This is a good financial advise – avoid being a loan comaker as much as possible as there are dangers inherit therein.
On this iSensey post we share to readers the reasoning why we discourage anyone for signing up as a co-maker to a loan application.
Be cautious if somebody ask you to sign a loan application or promissory note as the co maker.
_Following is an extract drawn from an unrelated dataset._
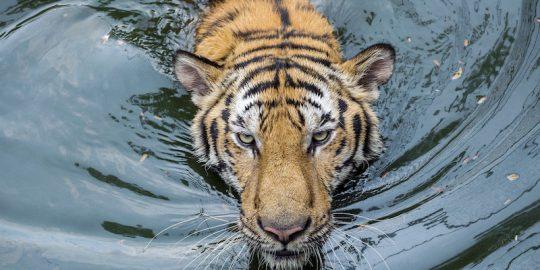 intel tiger lake cpu protection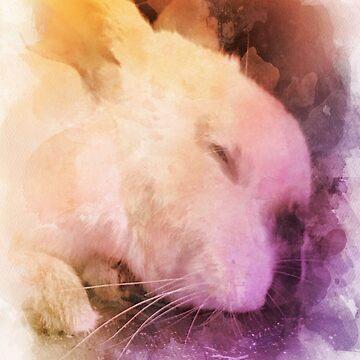 Sleepy bun by thedailybunnies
Has anyone approach you, urging you, begging you to become his/her co-maker in applying for a loan so he/she can be approved? It can be a friend, an officemate, a family member. Before you say yes, know this first:
Those who sign as a co-maker to a loan are considered technically as a principal borrower, even if the comaker did not get even one centavo of the loan proceeds.
By signing the loan form or promissory note, a comaker signifies his or her willingness to shoulder the payments should the creditor demand it from her/him when the loan becomes due.
Yes, even if the principal borrower is easily located and has money but he/she refuses to pay the loan, the creditor or the company who gave out the loan can come after the co maker.
Elena and Martha are both members of XYZ COOP. Elena is qualified to loan a maximum amount of P25,000. But to be approved of a loan, Elena must find a comaker to sign the loan with her. A co maker for loan application is required by this coop and the form states that the co-maker is jointly and solidarity liable for the whole amount just like the one who applied for the loan.
Martha and Elena are friends, so Elena decides to approach Martha since she knows that Martha will not be able to say ‘no’ to her request. And indeed, Martha signed the loan forms as Elena’s co-maker. Elena got her P25,000 loan approved.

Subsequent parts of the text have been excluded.